(Work instructions) With no edits of any kind, print each record that follows.
*** Block opens ***
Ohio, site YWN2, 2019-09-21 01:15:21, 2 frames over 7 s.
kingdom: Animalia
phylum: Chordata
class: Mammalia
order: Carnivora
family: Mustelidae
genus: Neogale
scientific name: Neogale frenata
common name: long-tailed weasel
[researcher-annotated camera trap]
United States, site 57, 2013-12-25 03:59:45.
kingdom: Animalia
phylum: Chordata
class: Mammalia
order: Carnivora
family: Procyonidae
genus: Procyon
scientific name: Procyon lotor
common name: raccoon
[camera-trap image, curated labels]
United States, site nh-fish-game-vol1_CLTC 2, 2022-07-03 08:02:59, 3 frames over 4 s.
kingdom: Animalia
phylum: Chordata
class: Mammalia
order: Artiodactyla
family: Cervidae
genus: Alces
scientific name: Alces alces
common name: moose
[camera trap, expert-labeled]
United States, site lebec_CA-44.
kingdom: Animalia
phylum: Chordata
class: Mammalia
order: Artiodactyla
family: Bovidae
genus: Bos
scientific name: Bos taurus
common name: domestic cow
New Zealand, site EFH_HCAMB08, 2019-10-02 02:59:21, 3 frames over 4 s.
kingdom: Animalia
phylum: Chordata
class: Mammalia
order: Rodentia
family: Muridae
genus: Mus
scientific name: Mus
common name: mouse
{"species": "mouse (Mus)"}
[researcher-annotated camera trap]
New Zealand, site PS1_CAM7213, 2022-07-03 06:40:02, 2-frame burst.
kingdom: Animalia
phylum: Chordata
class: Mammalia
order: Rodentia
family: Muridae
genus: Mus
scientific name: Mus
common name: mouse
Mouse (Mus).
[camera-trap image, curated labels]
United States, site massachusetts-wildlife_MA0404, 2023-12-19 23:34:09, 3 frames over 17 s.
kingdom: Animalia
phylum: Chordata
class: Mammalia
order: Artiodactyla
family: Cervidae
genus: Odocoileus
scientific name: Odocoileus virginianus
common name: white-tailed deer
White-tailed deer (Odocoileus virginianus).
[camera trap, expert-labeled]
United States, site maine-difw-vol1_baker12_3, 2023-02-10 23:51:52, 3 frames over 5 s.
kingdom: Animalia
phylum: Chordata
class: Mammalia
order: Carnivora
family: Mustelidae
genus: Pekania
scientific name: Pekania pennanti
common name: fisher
*** Block closes ***
(Answer to this exercise)
Ohio, site YWN2, 2019-09-21 01:15:21, 2 frames over 7 s.
kingdom: Animalia
phylum: Chordata
class: Mammalia
order: Carnivora
family: Mustelidae
genus: Neogale
scientific name: Neogale frenata
common name: long-tailed weasel
[researcher-annotated camera trap]
United States, site 57, 2013-12-25 03:59:45.
kingdom: Animalia
phylum: Chordata
class: Mammalia
order: Carnivora
family: Procyonidae
genus: Procyon
scientific name: Procyon lotor
common name: raccoon
[camera-trap image, curated labels]
United States, site nh-fish-game-vol1_CLTC 2, 2022-07-03 08:02:59, 3 frames over 4 s.
kingdom: Animalia
phylum: Chordata
class: Mammalia
order: Artiodactyla
family: Cervidae
genus: Alces
scientific name: Alces alces
common name: moose
[camera trap, expert-labeled]
United States, site lebec_CA-44.
kingdom: Animalia
phylum: Chordata
class: Mammalia
order: Artiodactyla
family: Bovidae
genus: Bos
scientific name: Bos taurus
common name: domestic cow
New Zealand, site EFH_HCAMB08, 2019-10-02 02:59:21, 3 frames over 4 s.
kingdom: Animalia
phylum: Chordata
class: Mammalia
order: Rodentia
family: Muridae
genus: Mus
scientific name: Mus
common name: mouse
{"species": "mouse (Mus)"}
[researcher-annotated camera trap]
New Zealand, site PS1_CAM7213, 2022-07-03 06:40:02, 2-frame burst.
kingdom: Animalia
phylum: Chordata
class: Mammalia
order: Rodentia
family: Muridae
genus: Mus
scientific name: Mus
common name: mouse
Mouse (Mus).
[camera-trap image, curated labels]
United States, site massachusetts-wildlife_MA0404, 2023-12-19 23:34:09, 3 frames over 17 s.
kingdom: Animalia
phylum: Chordata
class: Mammalia
order: Artiodactyla
family: Cervidae
genus: Odocoileus
scientific name: Odocoileus virginianus
common name: white-tailed deer
White-tailed deer (Odocoileus virginianus).
[camera trap, expert-labeled]
United States, site maine-difw-vol1_baker12_3, 2023-02-10 23:51:52, 3 frames over 5 s.
kingdom: Animalia
phylum: Chordata
class: Mammalia
order: Carnivora
family: Mustelidae
genus: Pekania
scientific name: Pekania pennanti
common name: fisher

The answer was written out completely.